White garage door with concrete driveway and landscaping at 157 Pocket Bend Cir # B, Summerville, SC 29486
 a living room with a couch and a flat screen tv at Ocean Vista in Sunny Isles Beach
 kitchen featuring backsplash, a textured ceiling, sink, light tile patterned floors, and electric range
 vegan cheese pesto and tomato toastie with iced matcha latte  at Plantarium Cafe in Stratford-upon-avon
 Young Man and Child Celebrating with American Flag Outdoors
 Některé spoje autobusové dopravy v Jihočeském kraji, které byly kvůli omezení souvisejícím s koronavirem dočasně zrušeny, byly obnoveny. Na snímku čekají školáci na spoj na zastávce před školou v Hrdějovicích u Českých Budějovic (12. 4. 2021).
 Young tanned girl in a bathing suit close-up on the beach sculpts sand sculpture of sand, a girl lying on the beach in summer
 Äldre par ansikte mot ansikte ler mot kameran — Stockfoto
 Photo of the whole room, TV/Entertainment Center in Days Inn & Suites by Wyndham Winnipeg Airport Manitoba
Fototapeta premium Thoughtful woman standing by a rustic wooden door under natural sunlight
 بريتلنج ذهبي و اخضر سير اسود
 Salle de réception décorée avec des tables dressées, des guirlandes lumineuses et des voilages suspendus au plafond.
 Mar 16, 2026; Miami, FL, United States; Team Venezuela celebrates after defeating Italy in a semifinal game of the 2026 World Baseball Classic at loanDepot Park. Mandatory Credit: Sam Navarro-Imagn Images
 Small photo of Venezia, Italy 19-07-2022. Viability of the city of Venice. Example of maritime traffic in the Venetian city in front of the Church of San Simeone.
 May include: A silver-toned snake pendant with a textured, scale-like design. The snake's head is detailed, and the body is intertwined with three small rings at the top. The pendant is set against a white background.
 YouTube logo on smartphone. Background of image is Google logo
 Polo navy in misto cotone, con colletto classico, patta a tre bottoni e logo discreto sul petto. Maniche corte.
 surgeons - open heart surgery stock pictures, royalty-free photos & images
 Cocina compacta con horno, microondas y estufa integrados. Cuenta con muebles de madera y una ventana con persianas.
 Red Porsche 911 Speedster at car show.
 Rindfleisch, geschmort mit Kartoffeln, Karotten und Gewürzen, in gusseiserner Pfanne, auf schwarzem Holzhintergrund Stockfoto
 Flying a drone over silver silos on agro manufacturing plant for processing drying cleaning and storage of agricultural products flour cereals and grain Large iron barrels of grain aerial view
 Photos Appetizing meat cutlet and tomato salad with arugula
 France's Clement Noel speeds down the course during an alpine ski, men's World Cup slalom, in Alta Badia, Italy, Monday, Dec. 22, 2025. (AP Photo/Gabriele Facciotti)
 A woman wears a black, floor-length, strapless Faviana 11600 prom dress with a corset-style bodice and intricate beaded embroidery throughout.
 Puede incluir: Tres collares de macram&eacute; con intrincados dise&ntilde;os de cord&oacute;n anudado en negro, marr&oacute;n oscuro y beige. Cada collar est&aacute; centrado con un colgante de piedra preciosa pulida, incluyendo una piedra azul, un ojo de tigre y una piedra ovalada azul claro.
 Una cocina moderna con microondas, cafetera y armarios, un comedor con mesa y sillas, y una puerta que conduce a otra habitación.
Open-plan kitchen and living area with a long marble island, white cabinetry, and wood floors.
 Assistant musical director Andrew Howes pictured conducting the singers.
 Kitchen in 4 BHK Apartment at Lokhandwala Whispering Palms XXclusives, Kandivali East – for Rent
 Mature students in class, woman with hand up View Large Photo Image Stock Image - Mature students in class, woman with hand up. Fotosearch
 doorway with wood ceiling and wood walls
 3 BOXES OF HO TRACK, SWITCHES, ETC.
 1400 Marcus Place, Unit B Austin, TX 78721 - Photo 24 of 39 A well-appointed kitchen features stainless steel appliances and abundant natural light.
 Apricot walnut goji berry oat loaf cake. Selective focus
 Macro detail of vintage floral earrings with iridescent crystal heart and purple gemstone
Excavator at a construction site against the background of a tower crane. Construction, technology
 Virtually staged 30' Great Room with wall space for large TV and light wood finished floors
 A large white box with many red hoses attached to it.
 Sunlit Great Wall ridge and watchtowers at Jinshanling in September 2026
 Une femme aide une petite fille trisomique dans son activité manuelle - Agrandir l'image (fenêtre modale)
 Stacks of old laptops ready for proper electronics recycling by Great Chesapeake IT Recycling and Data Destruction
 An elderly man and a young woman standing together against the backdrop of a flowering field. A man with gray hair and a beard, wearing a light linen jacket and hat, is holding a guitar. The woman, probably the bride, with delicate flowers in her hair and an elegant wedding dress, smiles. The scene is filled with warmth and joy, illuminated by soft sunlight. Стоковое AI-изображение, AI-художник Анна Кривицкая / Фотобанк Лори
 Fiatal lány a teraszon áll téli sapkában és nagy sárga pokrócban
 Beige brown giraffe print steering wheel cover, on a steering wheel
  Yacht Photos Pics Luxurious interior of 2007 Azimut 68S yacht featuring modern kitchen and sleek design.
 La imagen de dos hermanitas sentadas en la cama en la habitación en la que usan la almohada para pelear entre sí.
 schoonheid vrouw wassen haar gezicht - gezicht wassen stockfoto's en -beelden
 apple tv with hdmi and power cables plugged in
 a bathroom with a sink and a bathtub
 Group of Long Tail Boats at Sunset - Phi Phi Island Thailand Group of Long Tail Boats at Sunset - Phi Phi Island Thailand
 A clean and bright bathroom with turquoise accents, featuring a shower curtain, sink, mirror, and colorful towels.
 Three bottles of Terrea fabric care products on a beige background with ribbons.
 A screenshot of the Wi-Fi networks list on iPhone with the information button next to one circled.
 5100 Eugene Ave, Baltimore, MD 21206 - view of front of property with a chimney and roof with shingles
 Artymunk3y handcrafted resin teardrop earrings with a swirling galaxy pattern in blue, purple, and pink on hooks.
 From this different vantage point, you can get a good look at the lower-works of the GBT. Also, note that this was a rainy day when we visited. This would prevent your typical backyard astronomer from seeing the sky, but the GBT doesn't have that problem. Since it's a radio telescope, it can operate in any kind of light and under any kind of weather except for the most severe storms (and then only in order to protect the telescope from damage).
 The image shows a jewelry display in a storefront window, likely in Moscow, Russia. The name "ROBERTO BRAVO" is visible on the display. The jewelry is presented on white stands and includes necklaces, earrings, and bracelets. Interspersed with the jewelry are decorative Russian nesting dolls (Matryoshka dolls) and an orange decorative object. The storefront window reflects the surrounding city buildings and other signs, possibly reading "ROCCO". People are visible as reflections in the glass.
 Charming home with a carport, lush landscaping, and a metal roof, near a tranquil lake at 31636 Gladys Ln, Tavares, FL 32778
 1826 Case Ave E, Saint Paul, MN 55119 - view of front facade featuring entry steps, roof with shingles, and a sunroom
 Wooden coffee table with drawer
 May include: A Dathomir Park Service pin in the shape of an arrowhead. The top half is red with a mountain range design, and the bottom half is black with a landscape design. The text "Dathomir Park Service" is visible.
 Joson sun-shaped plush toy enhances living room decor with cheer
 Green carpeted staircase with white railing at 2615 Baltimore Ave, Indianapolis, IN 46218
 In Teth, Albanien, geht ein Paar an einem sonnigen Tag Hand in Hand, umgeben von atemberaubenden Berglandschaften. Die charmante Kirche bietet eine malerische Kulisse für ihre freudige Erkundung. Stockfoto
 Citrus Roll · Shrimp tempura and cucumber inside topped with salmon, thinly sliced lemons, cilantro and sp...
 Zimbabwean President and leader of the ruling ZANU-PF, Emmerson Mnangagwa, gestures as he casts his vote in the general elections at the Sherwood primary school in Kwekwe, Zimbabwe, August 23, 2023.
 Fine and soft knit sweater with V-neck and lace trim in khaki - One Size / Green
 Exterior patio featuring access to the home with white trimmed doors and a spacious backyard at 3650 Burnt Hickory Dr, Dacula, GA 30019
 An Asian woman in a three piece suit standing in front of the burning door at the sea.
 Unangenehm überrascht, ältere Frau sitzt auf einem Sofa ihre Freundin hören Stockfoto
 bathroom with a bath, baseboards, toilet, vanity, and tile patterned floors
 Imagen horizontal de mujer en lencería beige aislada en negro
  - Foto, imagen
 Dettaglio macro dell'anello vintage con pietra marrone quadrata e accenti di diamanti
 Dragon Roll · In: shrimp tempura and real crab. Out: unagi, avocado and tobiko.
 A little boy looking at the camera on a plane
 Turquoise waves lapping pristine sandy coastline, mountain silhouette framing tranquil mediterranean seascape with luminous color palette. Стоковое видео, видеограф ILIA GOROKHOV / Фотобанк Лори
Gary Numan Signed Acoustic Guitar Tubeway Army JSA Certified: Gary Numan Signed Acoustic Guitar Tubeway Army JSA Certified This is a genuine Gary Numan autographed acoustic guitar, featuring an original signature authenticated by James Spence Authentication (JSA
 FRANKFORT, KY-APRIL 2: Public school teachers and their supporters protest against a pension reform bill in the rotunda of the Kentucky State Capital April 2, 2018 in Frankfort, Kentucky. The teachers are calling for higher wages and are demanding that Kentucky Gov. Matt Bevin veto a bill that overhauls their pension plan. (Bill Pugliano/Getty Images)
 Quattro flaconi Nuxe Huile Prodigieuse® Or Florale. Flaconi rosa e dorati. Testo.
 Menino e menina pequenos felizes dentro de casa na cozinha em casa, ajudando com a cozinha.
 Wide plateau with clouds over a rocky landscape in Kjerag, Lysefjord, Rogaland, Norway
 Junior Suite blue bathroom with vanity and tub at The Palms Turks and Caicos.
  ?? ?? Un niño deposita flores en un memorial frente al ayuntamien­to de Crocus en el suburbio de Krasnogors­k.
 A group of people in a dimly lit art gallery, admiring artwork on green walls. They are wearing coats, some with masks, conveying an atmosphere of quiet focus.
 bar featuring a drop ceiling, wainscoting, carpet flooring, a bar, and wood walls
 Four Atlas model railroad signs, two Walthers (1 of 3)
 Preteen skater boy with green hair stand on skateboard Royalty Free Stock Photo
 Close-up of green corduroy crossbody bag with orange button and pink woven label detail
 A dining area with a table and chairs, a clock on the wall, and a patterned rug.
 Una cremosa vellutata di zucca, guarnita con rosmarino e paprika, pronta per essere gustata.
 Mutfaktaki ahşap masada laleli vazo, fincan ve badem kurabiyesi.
################
## Work instructions
Counting every line of the entries that holds the word "tempura", report the total and no other text.

## Written solution
2